INSTRUCTIONS TO FOLLOW
Copy out every one of the items below word for word, with nothing changed.

DATA SECTION
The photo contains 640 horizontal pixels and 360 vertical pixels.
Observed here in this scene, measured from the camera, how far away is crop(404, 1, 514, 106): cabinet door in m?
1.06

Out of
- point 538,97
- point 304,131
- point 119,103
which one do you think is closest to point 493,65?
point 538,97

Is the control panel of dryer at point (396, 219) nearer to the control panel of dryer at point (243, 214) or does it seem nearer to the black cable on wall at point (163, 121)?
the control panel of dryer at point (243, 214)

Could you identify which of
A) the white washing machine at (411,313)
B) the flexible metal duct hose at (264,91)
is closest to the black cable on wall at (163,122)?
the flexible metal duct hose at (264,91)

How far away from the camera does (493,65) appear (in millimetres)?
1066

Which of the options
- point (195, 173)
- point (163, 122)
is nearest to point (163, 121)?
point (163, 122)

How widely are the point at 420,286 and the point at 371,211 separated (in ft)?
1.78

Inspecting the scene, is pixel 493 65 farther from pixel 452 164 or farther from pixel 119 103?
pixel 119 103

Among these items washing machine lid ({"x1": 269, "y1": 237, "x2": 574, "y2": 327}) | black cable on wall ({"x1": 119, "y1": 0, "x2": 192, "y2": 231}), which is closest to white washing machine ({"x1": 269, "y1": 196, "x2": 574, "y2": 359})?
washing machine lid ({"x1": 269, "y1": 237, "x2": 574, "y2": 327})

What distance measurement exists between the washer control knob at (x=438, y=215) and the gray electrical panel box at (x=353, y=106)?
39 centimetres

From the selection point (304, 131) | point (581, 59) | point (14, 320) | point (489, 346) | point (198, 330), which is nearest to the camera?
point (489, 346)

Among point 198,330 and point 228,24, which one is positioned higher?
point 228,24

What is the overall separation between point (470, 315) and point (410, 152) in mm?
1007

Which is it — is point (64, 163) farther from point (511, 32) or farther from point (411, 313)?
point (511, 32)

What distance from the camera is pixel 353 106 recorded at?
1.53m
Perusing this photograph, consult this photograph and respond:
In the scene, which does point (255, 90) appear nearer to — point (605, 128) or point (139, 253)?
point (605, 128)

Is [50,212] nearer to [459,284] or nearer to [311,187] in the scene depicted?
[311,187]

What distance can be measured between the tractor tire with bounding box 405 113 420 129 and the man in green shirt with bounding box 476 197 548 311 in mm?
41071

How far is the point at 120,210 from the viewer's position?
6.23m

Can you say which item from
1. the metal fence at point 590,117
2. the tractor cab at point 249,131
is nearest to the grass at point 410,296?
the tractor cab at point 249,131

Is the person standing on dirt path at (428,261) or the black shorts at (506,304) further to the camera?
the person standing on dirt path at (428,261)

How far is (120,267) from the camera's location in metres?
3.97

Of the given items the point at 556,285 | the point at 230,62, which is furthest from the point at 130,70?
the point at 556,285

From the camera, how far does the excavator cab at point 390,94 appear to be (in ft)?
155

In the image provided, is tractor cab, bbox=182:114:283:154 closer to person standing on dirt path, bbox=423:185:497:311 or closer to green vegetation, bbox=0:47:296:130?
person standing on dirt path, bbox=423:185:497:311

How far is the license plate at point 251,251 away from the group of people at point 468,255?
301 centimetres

FULL OUTPUT
The photo contains 640 horizontal pixels and 360 vertical pixels.
Observed here in this scene, measured from the camera, how far away is crop(404, 1, 514, 106): cabinet door in m?
1.06

Out of
- point 538,97
- point 304,131
- point 119,103
which one do you think is closest to point 493,65?
point 538,97

Is the control panel of dryer at point (396, 219) nearer to the control panel of dryer at point (243, 214) or does it seem nearer to the black cable on wall at point (163, 121)?
the control panel of dryer at point (243, 214)

Could you identify which of
A) the white washing machine at (411,313)
B) the flexible metal duct hose at (264,91)
is closest to the black cable on wall at (163,122)?
the flexible metal duct hose at (264,91)

How far away from the camera does (493,65) appear (in millimetres)?
1066

Which of the options
- point (195, 173)
- point (163, 122)
is nearest to point (163, 121)?
point (163, 122)

How widely are the point at 420,286 and the point at 371,211 separated (in ft)?
1.78

Inspecting the scene, is pixel 493 65 farther from pixel 452 164 or farther from pixel 119 103?
pixel 119 103

Among these items washing machine lid ({"x1": 269, "y1": 237, "x2": 574, "y2": 327}) | black cable on wall ({"x1": 119, "y1": 0, "x2": 192, "y2": 231}), which is closest to white washing machine ({"x1": 269, "y1": 196, "x2": 574, "y2": 359})?
washing machine lid ({"x1": 269, "y1": 237, "x2": 574, "y2": 327})

What distance measurement exists between the washer control knob at (x=438, y=215) and the gray electrical panel box at (x=353, y=106)?
39 centimetres

From the selection point (304, 131) | point (581, 59) | point (14, 320) | point (489, 346) | point (198, 330), which is nearest to the camera?
point (489, 346)

Among point 198,330 and point 228,24, which one is positioned higher?
point 228,24

What is the overall separation between point (470, 315) and point (410, 152) in mm?
1007

Which is it — is point (64, 163) farther from point (511, 32) or farther from point (411, 313)?
point (511, 32)

What distance from the camera is pixel 353 106 recorded at?
1.53m
Perusing this photograph, consult this photograph and respond:
In the scene, which does point (255, 90) appear nearer to — point (605, 128) or point (139, 253)?
point (605, 128)

Is [50,212] nearer to [459,284] or nearer to [311,187] in the scene depicted?
[311,187]

What distance can be measured between the tractor tire with bounding box 405 113 420 129 and the man in green shirt with bounding box 476 197 548 311 in mm?
41071

How far is the point at 120,210 from the viewer's position?
6.23m

Can you say which item from
1. the metal fence at point 590,117
2. the tractor cab at point 249,131
is nearest to the grass at point 410,296?
the tractor cab at point 249,131

Is the person standing on dirt path at (428,261) or the black shorts at (506,304) further to the camera?
the person standing on dirt path at (428,261)

How far is (120,267) from the camera's location in metres?
3.97

Of the given items the point at 556,285 | the point at 230,62, which is furthest from the point at 130,70?
the point at 556,285

From the camera, how far does the excavator cab at point 390,94 appear to be (in ft)?
155

In the image provided, is tractor cab, bbox=182:114:283:154 closer to person standing on dirt path, bbox=423:185:497:311 or closer to green vegetation, bbox=0:47:296:130?
person standing on dirt path, bbox=423:185:497:311

How far is the license plate at point 251,251 away from the group of people at point 468,255?
301 centimetres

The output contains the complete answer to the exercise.